Eine intersektionale Bewegung über Grenzen hinweg: Frauenproteste Ende September vor dem iranischen Konsulat in Istanbul
Eine intersektionale Bewegung über Grenzen hinweg: Frauenproteste Ende September vor dem iranischen Konsulat in Istanbul
  Firat News Agency (ANF)

Jina Mahsa Amini (22), die am 16. September in der iranischen Hauptstadt Teheran von der Sittenpolizei festgenommen wurde, weil sie ihr Kopftuch nicht ordnungsgemäß trug, verstarb zwei Stunden nach ihrer Festnahme in einem Krankenhaus, nachdem sie zuvor ins Koma gefallen war.

Nach dem Tod von Jina Mahsa Amini kam es sowohl im Iran als auch in vielen anderen Ländern – darunter auch in der Türkei – zu Protesten, die bis heute andauern. Am 14. November gaben 357 Intellektuelle und Künstler*innen in der Türkei eine Pressemitteilung heraus, in der sie die Verhaftungen und Festnahmen im Iran aufs Schärfste verurteilen. Darüber hinaus finden seit dem 17. September in vielen türkischen Städten Demonstrationen zur Unterstützung der Proteste im Iran statt.

Gamze Kafar arbeitete für die kurdische, ausschließlich mit Frauen besetzte Nachrichtenagentur JINHA, welche 2016 durch die türkische Regierung geschlossen wurde. Von 2015 bis 2018 berichtete Gamze Kafar über den Konflikt in Nordsyrien. 2018 zog sie nach Berlin und arbeitet weiter als Journalistin.
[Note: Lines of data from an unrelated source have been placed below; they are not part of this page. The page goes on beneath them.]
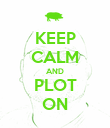 KEEP CALM AND PLOT ON - Personalised Poster large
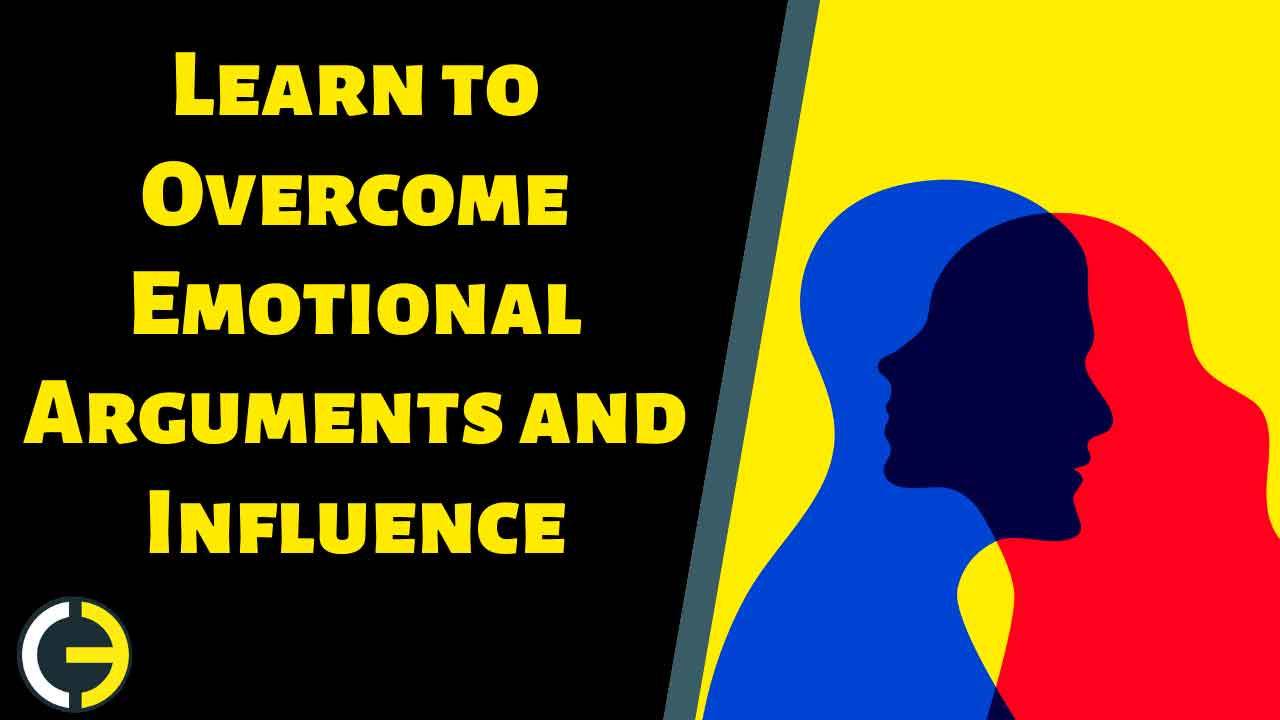 Learn to Overcome Emotional Arguments and Influence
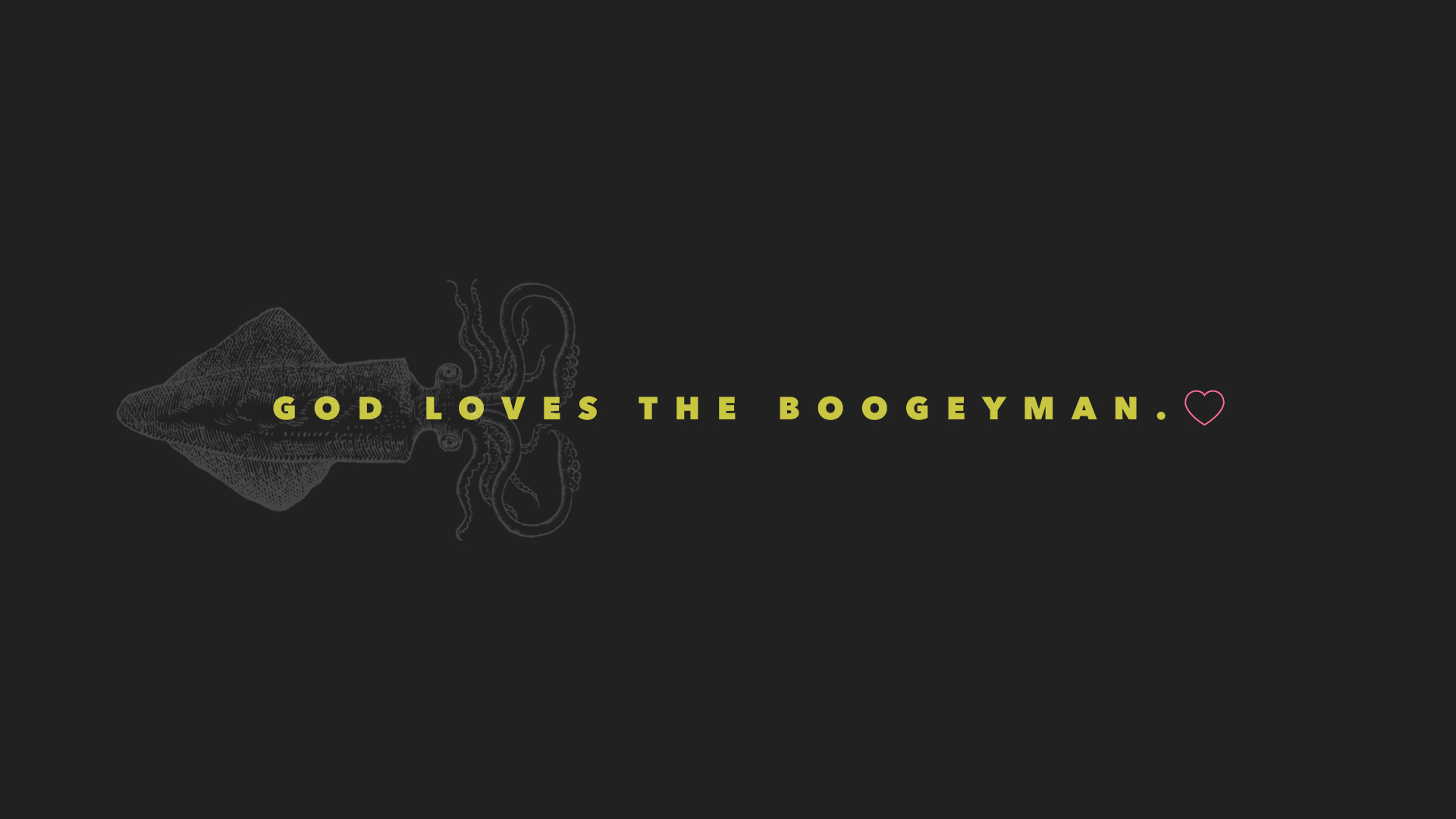 Who's your boogeyman?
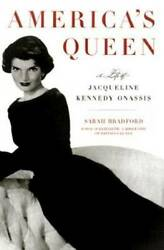 America#x27;s Queen: The Life of Jacqueline Kennedy Onassis Hardcover VERY GOOD $3.97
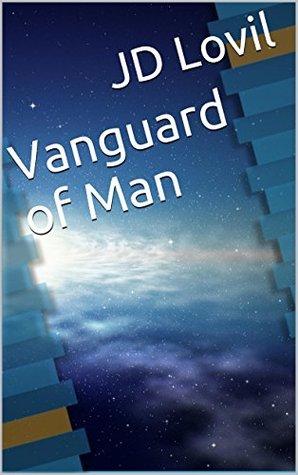 Vanguard of Man
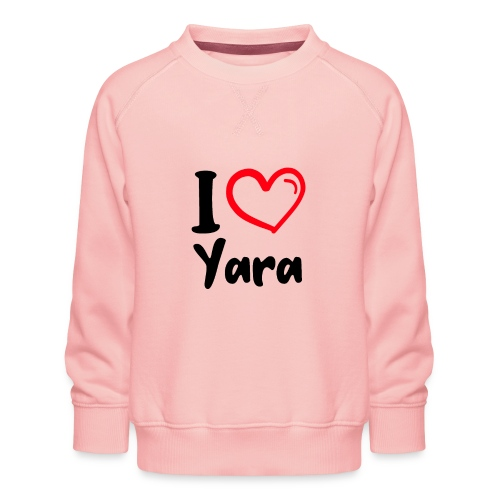 I LOVE YARA - Kinderen premium sweater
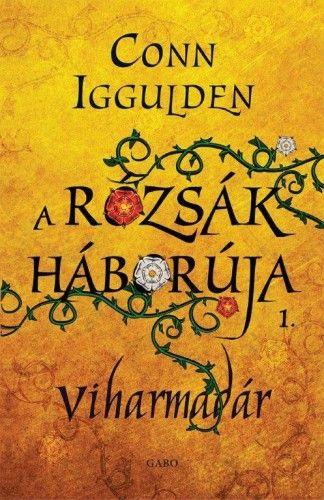 Viharmadár - A Rózsák háborúja 1.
Ich sprach mit A., die im iranischen Aserbaidschan geboren und aufgewachsen ist und Gülistan aus der Türkei über den intersektionalen Aspekt dieser Proteste.

Gamze Kafar: Könntet Ihr Euch zunächst kurz vorstellen?

A.: Ich bin in Aserbaidschan geboren und aufgewachsen, habe in Teheran studiert und bin vor einigen Jahren nach Deutschland gezogen. Ich bin queer-feministische Künstlerin sowie Wissenschaftlerin und lebe in Berlin. Mein Name ist nicht wichtig. Ich könnte genauso gut Jina, Nika, Minu, Mahu oder einen der vielen anderen Namen derer tragen, die unter der Geschlechterdiskriminierung des islamischen Regimes im Iran leiden und deren Identität durch patriarchalische Strukturen unterdrückt und bedroht wird.

Gülistan: Ich bin Soziologin, Mitte 30 und komme aus der Türkei. Ich bin vor zwei Jahren mit einem Stipendium aus Istanbul nach Berlin gekommen, nachdem ich aus politischen Gründen während des Ausnahmezustands in der Türkei meine Stelle an einer Universität in einer kurdischen Stadt verloren hatte.

Worum geht es bei den Protesten im Iran nach der Tötung von Jina Mahsa Amini durch die Sittenpolizei?

A.: Die lange Geschichte des kurdischen Widerstands im Iran und anderswo hat sich seit Jahrhunderten über die Grenzen der Nationalstaaten hinweg entwickelt. Der kurdische Widerstand, der unmittelbar nach der Revolution von 1979 begann, auf den die Massenhinrichtung von Kurd*innen im Jahr 1980 und die bis heute andauernden Wirtschaftssanktionen folgten, vereinte die vom iranischen Regime unterdrückten Menschen. Sie vertieften ihre Verbundenheit, indem sie die Werkzeuge des Widerstands erweiterten: Literatur, Poesie und Musik. Der Ablauf von Jinas Bestattung war also kein Produkt des Zufalls. Die Botschaft «Liebe Jina, du wirst nicht sterben, dein Name wird ein Symbol werden» auf ihrem Grabstein, die Rede der kurdischen Frauenrechtlerin Leyla Enayatzadeh und ihre Rezitation eines Şêrko-Bêkes-Gedichts, die Frauen, die ihre Kopftücher abnehmen und protestieren – all das wurde schon viele Male geprobt.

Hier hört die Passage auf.